We waited the recommended 4-6 months before ever letting a cry go unanswered, and then we implemented sleep training. He was already sleeping through the night, he just still needed to nurse to fall asleep initially. We did our nighttime routine, left him awake in the crib, walked out for 2 minutes to hear ear piercing screaming, came back in and soothed him (although we did pick him up and calm him down, otherwise it was pointless), and repeated at increasing intervals. It took an hour the first night. And after 3 night of this, he successfully taught him self how to soothe himself to sleep. I felt conflicted about this method the first time I read about it. Every night I was in tears, and I didn’t feel any amazing sense of accomplishment once it worked.

When I found out I was pregnant with my second, one of the first things I started questioning was if I would do the “cry it out” method again. Recently there have been many studies and new findings suggesting that this method is much more harmful than helpful for a child. Articles like this and this (and plenty more) claim the traumatic crying for such a young baby can kill brain cells, thus resulting in several problems later in life such as ADHD, antisocial behavior, and lower IQ.

I’m not saying I agree with these articles. I’m not saying I agree with the “cry it out” method.
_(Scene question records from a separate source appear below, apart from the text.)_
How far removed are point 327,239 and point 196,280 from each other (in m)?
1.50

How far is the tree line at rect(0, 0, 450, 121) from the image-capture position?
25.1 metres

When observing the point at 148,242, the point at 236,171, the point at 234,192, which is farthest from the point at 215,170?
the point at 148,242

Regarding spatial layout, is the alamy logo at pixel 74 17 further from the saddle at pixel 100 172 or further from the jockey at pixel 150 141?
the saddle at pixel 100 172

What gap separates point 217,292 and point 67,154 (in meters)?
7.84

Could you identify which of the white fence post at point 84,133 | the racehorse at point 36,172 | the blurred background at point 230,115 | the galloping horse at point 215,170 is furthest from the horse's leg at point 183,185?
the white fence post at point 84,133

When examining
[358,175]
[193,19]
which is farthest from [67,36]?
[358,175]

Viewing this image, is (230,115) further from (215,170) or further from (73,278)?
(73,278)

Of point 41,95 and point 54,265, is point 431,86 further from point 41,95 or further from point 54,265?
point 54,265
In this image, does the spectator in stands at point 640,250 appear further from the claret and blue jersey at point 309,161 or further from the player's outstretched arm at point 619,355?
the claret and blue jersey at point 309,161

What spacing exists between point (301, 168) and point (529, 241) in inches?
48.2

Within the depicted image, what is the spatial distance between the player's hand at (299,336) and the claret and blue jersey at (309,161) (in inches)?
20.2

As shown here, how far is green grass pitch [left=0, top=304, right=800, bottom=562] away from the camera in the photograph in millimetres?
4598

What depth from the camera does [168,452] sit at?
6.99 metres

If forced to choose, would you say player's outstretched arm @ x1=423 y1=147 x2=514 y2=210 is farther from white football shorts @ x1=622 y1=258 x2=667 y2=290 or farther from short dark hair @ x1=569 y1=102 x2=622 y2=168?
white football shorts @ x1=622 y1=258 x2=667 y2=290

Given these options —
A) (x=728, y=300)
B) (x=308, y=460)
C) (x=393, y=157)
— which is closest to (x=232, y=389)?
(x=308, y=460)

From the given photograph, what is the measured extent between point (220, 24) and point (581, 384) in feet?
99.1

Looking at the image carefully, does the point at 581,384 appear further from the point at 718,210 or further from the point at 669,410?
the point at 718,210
I’m trying to figure out where I stand, although I’m thinking I’m leaning more towards finding a different method for this next baby. I have been questioning ever since I had my first baby if it is really that terrible to rock, nurser, or sing an infant to sleep every night. Somehow our society teaches us it is. Why should we lose sleep just because these babies of ours need things like comfort?

What do you believe about sleep training and crying it out? Is it really as harmful at it seems or is it beneficial to teach our children good sleep habits? Where do you stand?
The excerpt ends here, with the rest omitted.